**SOURCE PASSAGE:**

------------------------------------

Naomi Conrad, Berlin February 6, 2015

Iraq's prime minister says the "Islamic State" can be defeated this year - but only with the international community’s help. And, Haider al-Abadi adds, "Iraq is open for business." DW's Naomi Conrad reports from Berlin.

Haider al-Abadi and Angela Merkel walking in front of troops (Foto: Hannibal Hanschke/Reuters)
Image: Reuters/H. Hanschke

Standing under the glittering chandeliers of one of Berlin's luxury hotels, a few steps from a trestle table loaded with books and pamphlets on Germans fighting with extremist groups in the Middle East, Iraqi Prime Minister Haider al-Abadi told a room full of diplomats, politicians and journalists on Friday evening that his country could defeat the self-proclaimed "Islamic State," also known as IS or ISIL, within the year. "We won't rest until we retake the whole of the country."

------------------------------------

**INFORMATION GIVEN:**
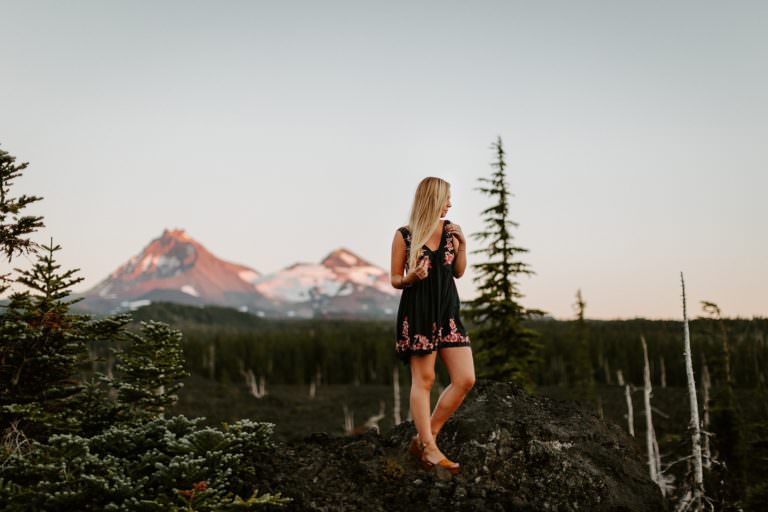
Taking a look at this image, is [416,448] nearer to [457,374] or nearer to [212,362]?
[457,374]

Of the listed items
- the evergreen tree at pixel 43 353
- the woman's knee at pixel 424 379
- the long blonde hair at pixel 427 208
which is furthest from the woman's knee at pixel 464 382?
the evergreen tree at pixel 43 353

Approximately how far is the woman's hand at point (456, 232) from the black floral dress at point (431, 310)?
54 mm

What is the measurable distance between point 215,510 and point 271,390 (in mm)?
97478

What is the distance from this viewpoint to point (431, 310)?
7.93m

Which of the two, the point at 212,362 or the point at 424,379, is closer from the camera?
the point at 424,379

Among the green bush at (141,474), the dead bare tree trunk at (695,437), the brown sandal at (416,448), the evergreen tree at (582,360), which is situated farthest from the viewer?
the evergreen tree at (582,360)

------------------------------------

**TASKS FOR THIS EXERCISE:**
1: Answer these questions about the report on the Iraqi prime minister in Berlin:
(a) What does Haider al-Abadi add about Iraq, according to the opening summary?
(b) On which evening did he speak to the room of diplomats, politicians and journalists?
(c) What was the trestle table near him loaded with?
2: Write the next few paragraphs of the report on the Iraqi prime minister in Berlin, picking up right after its last sentence.

**YOUR RESPONSES:**
1:
(a) He adds that "Iraq is open for business."
(b) Friday evening.
(c) Books and pamphlets on Germans fighting with extremist groups in the Middle East.

2:
But, he said as a cameraman inched closer, Iraq desperately needed the international community's support. "On our own, we cannot sustain the fight for victory," said al-Abadi, who returned from exile in Britain in 2003 and took over as prime minister last September.

Without weapons and air support, the war against the Sunni Islamists who now control wide swathes of both Syria and Iraq, including important Iraqi oil fields, would turn into a "war of attrition," al-Abadi added. As the war dragged on, ever more recruits were joining the extremists, he warned, many of them from Europe. "We are seeing more and more international fighters coming to Iraq."

IS fighters captured Mosul in JuneImage: ap

Plea for high-tech equipment

His country, he said, needed high-tech equipment to be able to gather intelligence inside the IS-controlled areas and track fighters, as well as training on how to deal with improvised explosive devices, often referred to as IEDs. "Daesh," he said, using the Arabic acronym for IS, often placed IEDs on roads, and Iraqi soldiers "are almost using their hands" to neutralize them.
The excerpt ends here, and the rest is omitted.